## Problem description:
Write the next part of the text on defining MJCF tasks and their residual costs, starting where it stops.

## Source document:
----
In order to create a new task, at least two files are needed:

1. An MJCF file that describes the simulated model and the task parameters.
2. A C++ file that implements the computation of the residual.

It's considered good practice to separate the physics model and task description into two XML files, and include the model file into the task file.

Settings

Configuration parameters for the Planner and Agent are specified using MJCF custom numeric elements.

<custom>
    <numeric
        name="[setting_name]"
        data="[setting_value(s)...]"
    />
</custom>

Values in brackets should be replaced by the designer.

• setting_name: String specifying setting name
• setting_value(s): Real(s) specifying setting value(s)

Agent settings can be specified by prepending agent_ for corresponding class members.

Planner settings can similarly be specified by prepending the corresponding optimizer name, (e.g., sampling_, gradient_, ilqg_).

It is also possible to create GUI elements for parameters that are passed to the residual function. These are specified by the prefix residual_, when the suffix will be the display name of the slider:

<custom>
    <numeric
        name="residual_[name]"
        data="[value] [lower_bound] [upper_bound]"
    />
</custom>

• value: Real number for the initial value of the parameter.
• lower_bound: Real specifying lower bound of GUI slider.
• upper_bound: Real specifying upper bound of GUI slider.

Residual Specification

As mentioned above, the cost is a sum of terms, each computed as a (scalar) norm of a (vector) residual. Each term is defined as a user sensor. The sensor values constitute the residual vector (implemented by the residual function, see below). The norm for each term is defined by the user attribute of the respective user sensor, according to the following format:

<sensor>
    <user
        name="[term_name]"
        dim="[residual_dimension]"
        user="
            [norm_type]
            [weight]
            [weight_lower_bound]
            [weight_upper_bound]
            [norm_parameters...]"
    />
</sensor>

• term_name: String describing term name (to appear in GUI).
• residual_dimension: number of elements in residual.
• norm_type: Integer corresponding to the NormType enum, see norms.
• weight: Real number specifying weight value of the cost.
• weight_lower_bound, weight_upper_bound: Real numbers specifying lower and upper bounds on $\text{weight}$, used for configuring the GUI slider.
• parameters: Optional real numbers specifying $\text{norm}$-specific parameters, see norm implementation.
----
## Contour labeling entries:
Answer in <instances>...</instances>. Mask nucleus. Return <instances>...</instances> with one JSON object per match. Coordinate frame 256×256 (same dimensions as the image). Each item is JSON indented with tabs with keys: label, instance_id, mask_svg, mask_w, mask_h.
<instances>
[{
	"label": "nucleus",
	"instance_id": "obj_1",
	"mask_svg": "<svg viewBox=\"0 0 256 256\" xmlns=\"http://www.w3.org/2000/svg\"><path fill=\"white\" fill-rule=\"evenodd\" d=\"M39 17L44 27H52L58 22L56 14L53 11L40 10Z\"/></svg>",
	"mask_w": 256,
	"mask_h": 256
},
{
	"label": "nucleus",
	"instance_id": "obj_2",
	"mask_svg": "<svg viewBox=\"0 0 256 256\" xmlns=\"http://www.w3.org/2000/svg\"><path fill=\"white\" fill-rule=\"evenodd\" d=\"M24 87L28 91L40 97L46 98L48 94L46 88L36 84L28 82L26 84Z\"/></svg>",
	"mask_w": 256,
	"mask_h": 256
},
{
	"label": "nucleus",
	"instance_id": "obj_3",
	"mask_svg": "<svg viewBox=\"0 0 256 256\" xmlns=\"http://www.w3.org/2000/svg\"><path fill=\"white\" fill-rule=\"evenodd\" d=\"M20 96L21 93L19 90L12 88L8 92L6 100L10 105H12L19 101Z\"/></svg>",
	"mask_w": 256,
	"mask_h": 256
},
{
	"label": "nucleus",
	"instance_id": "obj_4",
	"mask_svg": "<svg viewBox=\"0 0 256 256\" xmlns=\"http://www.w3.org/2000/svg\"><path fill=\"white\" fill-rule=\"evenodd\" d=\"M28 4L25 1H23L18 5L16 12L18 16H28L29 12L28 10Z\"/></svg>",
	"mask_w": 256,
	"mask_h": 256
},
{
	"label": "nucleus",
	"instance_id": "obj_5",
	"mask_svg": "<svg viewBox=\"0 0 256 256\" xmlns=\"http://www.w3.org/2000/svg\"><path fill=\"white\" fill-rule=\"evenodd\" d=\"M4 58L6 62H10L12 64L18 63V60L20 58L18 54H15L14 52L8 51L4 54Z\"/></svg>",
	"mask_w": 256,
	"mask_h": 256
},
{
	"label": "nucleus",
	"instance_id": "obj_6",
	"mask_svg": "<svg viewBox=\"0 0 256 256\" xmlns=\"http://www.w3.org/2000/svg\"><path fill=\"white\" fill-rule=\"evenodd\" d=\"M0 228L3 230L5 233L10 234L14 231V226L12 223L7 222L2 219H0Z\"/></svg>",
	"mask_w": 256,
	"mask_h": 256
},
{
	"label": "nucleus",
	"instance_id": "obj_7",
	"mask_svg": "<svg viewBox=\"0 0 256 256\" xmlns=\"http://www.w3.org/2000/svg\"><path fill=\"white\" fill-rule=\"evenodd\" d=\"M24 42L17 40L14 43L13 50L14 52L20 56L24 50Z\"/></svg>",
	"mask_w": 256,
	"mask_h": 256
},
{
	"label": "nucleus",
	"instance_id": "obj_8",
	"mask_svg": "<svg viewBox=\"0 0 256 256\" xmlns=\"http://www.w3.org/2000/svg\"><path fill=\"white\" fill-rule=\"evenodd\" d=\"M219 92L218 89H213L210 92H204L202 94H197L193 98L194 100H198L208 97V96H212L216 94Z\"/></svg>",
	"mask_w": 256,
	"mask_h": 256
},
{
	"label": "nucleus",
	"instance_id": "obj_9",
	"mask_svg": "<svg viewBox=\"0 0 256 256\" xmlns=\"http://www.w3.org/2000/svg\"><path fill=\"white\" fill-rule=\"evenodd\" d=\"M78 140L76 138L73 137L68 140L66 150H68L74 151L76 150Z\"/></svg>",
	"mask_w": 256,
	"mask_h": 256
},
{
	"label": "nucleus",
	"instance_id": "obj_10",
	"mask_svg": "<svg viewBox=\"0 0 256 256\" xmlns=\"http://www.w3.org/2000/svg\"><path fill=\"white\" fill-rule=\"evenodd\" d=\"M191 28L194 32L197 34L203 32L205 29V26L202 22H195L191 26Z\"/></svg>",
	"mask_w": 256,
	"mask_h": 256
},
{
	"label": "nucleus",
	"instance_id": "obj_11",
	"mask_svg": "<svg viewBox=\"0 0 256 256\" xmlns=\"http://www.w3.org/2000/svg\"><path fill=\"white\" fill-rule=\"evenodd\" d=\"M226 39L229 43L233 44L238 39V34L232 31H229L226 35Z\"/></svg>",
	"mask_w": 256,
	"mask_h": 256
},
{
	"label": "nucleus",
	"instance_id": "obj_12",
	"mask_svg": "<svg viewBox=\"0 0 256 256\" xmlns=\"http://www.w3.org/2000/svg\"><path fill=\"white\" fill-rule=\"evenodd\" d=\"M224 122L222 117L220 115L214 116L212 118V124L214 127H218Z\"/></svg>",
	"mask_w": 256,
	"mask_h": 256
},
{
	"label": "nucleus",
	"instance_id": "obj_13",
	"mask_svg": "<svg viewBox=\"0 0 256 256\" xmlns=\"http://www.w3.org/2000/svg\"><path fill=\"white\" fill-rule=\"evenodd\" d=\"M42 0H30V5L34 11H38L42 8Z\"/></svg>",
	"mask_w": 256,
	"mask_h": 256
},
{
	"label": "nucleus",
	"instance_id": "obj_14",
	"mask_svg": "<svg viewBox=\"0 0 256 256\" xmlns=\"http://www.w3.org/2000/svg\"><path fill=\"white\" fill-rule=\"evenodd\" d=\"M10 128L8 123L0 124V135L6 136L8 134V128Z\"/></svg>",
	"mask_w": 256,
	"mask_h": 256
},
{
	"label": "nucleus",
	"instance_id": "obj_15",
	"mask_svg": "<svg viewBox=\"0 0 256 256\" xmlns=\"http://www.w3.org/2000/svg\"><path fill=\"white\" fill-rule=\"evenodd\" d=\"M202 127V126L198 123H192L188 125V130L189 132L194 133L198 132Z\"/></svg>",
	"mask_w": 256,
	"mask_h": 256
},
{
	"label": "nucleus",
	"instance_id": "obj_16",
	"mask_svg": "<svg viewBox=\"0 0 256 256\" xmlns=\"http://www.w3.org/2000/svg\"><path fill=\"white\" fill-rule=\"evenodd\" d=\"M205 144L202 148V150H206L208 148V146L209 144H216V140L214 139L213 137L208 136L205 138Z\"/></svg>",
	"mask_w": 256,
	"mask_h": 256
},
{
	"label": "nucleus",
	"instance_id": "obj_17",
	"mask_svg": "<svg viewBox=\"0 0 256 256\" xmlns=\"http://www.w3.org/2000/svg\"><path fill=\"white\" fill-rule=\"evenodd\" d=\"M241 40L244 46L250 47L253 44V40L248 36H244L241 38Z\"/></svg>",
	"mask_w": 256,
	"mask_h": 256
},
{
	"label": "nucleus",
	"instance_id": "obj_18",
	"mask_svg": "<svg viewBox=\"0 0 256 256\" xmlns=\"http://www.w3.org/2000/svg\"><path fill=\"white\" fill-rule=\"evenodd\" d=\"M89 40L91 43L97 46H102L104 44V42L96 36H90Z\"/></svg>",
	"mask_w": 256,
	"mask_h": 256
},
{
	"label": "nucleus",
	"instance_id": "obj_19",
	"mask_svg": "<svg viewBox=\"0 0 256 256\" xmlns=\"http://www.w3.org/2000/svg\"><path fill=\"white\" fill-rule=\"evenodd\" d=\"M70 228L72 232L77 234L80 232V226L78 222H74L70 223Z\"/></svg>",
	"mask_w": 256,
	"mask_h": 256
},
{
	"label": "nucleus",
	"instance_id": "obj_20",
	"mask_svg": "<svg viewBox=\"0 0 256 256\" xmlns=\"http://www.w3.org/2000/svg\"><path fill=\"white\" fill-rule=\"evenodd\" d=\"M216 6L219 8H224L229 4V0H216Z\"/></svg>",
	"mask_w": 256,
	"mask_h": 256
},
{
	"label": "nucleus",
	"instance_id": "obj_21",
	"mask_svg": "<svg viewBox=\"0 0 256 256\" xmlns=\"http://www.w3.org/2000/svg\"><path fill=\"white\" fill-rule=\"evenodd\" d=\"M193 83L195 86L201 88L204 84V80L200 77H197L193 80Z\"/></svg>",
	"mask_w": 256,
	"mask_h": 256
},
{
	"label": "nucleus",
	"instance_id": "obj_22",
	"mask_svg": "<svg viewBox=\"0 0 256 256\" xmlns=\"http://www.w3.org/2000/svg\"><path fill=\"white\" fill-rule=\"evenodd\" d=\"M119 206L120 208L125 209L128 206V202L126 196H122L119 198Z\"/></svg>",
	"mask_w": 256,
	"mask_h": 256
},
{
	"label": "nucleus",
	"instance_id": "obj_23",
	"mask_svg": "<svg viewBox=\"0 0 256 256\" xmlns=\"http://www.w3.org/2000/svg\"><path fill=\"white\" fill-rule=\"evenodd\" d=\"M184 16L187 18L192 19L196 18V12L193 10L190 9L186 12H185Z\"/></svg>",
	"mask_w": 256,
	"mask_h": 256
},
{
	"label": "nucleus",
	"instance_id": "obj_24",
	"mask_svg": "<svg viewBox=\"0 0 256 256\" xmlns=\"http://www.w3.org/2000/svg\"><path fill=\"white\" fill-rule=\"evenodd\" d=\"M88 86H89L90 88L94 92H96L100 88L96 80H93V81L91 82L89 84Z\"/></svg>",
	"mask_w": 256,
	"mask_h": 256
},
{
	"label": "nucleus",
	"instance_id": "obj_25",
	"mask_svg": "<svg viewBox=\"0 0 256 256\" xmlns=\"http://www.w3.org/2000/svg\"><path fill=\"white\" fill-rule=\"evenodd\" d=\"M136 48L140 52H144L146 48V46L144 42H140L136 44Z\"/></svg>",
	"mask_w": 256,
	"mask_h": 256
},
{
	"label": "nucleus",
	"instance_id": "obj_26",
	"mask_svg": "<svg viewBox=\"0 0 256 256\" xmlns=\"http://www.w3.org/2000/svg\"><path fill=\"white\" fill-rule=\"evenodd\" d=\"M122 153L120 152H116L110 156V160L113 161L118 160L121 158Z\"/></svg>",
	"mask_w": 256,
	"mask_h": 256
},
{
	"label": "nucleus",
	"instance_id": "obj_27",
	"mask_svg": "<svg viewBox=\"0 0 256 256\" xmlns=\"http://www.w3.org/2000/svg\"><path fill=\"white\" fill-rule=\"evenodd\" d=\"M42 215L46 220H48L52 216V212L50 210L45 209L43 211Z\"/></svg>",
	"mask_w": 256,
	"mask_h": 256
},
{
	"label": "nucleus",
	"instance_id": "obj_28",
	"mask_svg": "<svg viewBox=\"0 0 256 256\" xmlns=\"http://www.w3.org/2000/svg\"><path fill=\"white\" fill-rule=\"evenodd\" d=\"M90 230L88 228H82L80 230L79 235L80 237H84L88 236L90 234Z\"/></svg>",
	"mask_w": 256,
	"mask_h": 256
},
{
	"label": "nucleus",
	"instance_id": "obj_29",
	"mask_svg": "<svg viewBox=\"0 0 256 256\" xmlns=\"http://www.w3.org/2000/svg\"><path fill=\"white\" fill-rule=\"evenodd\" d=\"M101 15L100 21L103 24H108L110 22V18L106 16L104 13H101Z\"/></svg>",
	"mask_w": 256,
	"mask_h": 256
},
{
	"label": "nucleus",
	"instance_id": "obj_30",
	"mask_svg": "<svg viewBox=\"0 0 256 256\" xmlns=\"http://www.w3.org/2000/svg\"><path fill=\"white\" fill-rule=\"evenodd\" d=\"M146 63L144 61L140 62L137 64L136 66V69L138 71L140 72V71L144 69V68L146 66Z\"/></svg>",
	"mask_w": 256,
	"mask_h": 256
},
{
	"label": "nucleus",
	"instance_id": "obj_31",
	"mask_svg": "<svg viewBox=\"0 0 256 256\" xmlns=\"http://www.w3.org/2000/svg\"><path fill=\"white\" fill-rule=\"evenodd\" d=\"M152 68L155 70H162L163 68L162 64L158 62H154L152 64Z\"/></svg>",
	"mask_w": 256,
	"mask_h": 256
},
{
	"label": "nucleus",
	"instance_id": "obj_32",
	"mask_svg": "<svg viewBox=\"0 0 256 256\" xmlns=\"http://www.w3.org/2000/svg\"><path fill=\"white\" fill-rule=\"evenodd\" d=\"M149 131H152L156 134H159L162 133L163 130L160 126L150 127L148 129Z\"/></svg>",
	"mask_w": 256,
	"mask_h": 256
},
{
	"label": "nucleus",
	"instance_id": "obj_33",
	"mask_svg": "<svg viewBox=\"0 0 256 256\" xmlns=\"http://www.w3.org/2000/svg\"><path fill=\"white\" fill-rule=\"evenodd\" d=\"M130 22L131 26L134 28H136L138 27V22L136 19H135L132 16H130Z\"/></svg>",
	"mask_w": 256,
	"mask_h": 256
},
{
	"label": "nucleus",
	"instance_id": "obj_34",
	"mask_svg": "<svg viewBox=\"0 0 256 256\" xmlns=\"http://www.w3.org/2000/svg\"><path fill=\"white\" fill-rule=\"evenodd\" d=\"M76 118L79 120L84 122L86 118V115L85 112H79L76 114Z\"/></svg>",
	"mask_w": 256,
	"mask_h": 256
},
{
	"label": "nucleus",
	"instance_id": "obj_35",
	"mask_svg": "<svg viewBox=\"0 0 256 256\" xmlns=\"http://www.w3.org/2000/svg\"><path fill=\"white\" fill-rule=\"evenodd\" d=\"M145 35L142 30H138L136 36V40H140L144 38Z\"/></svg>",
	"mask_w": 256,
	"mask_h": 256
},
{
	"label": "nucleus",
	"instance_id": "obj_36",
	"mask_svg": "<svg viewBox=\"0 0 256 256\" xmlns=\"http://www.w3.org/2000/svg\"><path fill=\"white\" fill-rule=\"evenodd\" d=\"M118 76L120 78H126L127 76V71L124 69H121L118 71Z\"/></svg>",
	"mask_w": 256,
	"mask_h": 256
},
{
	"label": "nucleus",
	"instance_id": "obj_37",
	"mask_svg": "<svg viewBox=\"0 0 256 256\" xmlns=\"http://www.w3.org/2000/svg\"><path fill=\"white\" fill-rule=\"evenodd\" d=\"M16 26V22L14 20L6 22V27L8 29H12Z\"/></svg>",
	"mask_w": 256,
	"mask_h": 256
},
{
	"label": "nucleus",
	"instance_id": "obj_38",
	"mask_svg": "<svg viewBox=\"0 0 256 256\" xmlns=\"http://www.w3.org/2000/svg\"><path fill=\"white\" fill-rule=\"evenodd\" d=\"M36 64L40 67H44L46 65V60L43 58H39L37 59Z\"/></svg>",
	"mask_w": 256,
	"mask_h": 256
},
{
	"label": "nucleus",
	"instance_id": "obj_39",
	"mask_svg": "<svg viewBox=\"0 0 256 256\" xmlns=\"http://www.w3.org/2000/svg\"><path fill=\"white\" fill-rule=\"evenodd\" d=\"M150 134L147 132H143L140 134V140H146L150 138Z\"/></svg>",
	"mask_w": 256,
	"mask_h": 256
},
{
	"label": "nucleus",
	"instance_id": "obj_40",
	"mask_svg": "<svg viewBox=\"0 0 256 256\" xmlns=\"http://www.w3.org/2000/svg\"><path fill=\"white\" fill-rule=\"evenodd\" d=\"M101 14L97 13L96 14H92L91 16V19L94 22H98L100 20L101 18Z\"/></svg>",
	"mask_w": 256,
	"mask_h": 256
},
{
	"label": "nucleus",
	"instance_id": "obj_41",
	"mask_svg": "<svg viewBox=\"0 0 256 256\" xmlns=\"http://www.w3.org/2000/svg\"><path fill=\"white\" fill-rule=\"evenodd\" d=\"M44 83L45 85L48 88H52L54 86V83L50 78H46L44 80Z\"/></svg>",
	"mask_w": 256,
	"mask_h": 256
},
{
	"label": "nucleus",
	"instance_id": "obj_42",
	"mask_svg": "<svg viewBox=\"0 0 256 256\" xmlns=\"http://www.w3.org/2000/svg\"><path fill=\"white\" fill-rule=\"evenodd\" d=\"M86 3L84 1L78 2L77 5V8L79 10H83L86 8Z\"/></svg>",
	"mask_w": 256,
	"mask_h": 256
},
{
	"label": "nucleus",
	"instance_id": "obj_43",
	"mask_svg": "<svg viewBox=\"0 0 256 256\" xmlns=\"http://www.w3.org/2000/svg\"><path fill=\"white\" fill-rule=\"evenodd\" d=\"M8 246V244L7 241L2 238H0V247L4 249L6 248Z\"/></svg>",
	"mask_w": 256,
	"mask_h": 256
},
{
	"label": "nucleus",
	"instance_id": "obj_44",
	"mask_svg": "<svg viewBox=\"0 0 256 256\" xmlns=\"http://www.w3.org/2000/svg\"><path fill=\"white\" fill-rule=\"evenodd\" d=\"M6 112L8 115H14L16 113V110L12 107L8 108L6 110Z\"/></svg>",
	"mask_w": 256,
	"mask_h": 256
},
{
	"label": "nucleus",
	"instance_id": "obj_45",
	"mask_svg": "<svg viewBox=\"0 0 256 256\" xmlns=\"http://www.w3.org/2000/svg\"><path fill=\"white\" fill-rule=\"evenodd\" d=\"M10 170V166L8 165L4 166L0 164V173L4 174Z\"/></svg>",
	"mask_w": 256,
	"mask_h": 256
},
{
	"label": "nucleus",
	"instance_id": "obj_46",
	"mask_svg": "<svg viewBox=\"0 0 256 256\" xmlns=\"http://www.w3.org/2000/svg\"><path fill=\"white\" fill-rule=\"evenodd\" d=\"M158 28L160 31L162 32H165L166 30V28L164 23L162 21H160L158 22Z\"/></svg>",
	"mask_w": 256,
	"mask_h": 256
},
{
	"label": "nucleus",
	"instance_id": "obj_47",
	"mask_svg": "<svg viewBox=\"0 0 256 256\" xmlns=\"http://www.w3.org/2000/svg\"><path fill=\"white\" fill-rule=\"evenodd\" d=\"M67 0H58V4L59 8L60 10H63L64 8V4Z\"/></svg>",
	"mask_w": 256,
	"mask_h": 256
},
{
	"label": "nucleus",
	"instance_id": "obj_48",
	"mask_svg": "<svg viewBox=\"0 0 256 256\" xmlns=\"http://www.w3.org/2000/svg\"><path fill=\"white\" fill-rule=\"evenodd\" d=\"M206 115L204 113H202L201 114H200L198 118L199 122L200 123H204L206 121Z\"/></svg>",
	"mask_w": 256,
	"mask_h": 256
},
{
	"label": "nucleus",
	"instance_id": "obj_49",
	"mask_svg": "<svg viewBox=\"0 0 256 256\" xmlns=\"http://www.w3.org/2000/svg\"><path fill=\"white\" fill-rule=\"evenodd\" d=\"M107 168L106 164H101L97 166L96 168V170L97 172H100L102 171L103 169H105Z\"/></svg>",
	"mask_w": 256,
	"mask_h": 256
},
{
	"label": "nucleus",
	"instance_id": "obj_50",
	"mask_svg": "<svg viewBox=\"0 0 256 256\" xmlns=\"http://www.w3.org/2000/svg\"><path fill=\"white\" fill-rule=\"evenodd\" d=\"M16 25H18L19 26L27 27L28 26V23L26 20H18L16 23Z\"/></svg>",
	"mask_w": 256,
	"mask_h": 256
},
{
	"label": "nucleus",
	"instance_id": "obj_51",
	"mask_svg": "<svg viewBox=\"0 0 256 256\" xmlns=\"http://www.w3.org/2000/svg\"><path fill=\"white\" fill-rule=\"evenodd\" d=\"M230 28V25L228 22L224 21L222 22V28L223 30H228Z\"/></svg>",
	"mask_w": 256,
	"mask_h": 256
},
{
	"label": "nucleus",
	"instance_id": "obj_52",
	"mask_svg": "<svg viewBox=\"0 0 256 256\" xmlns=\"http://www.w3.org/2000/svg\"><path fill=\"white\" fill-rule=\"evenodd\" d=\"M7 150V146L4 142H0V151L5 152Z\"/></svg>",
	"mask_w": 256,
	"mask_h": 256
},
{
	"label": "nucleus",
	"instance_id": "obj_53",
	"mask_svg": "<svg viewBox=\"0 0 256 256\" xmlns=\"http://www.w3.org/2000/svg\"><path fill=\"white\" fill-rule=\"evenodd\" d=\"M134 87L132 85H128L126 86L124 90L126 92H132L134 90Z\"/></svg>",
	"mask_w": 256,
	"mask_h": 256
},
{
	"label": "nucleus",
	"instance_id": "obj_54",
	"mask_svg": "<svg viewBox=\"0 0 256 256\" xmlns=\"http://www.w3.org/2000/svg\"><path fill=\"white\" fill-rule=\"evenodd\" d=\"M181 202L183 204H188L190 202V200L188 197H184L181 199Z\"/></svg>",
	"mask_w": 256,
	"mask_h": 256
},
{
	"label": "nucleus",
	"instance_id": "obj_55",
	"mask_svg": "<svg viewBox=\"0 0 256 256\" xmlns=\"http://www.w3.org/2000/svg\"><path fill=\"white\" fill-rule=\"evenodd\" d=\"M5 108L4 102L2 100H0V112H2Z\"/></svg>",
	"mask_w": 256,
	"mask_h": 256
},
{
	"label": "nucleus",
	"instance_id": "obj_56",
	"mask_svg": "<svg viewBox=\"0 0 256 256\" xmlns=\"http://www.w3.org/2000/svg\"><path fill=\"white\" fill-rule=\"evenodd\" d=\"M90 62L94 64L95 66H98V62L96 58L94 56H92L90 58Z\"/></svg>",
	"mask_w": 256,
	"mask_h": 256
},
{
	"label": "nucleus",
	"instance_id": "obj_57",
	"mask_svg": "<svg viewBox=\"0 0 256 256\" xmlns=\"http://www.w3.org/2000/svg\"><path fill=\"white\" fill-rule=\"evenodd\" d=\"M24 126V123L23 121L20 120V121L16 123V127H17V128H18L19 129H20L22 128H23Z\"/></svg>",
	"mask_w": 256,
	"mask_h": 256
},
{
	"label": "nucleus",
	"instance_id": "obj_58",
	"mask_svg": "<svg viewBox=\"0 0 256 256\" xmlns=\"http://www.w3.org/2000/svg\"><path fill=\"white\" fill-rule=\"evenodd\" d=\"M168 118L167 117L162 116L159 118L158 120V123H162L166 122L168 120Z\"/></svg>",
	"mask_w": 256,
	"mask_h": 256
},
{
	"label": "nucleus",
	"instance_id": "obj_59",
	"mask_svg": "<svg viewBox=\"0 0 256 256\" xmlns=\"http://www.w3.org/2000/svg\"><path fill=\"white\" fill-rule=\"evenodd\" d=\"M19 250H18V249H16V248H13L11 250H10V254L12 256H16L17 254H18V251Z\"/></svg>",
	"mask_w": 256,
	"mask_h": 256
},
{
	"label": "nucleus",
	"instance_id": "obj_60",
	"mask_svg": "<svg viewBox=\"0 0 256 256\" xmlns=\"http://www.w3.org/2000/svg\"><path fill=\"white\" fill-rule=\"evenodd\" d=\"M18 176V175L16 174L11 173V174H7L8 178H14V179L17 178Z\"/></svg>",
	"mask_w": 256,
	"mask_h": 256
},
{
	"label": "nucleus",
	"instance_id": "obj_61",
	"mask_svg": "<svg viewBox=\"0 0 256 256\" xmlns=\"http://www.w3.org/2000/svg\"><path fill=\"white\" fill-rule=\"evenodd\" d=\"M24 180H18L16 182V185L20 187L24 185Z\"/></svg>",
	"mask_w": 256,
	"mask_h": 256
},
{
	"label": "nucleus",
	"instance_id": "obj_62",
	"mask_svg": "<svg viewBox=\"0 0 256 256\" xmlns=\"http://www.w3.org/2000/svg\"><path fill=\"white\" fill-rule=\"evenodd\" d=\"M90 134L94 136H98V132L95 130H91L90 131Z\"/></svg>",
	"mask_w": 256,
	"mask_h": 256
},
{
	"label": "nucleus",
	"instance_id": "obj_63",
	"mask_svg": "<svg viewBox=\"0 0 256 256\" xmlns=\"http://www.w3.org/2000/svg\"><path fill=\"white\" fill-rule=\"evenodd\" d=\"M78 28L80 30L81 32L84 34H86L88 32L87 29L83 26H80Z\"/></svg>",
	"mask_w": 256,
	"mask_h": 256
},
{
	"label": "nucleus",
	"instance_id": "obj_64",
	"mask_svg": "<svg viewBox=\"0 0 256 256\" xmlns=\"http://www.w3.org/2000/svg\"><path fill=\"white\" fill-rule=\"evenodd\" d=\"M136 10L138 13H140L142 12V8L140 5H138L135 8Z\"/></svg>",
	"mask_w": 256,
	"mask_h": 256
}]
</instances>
----
## The output:
The user sensors defining the residuals should be declared first. Therefore, all sensors should be defined in the task file. After the cost terms are specified, more sensors can be defined to specify the task, e.g., when the residual implementation relies on reading a sensor value. If a sensor named trace%i exists, the GUI will use it to draw the traces of the tentative and nominal trajectories.

Computing the residual vectors is specified via a C++ function with the following interface:

void residual(
    double* residual,
    const double* parameters,
    const mjModel* model,
    const mjData* data)

• residual: The function's output. Each element in the double array should be set by this function, corresponding to the ordering and sizes provided by the user sensors in the task XML. See example below.
• parameters: Array of doubles, this input is comprised of elements specified using residual_
• model: the task's mjModel.
• data: the task's mjData. Marked const, because this function should not change mjData values.

NOTE: User sensors corresponding to cost terms should be specified before any other sensors.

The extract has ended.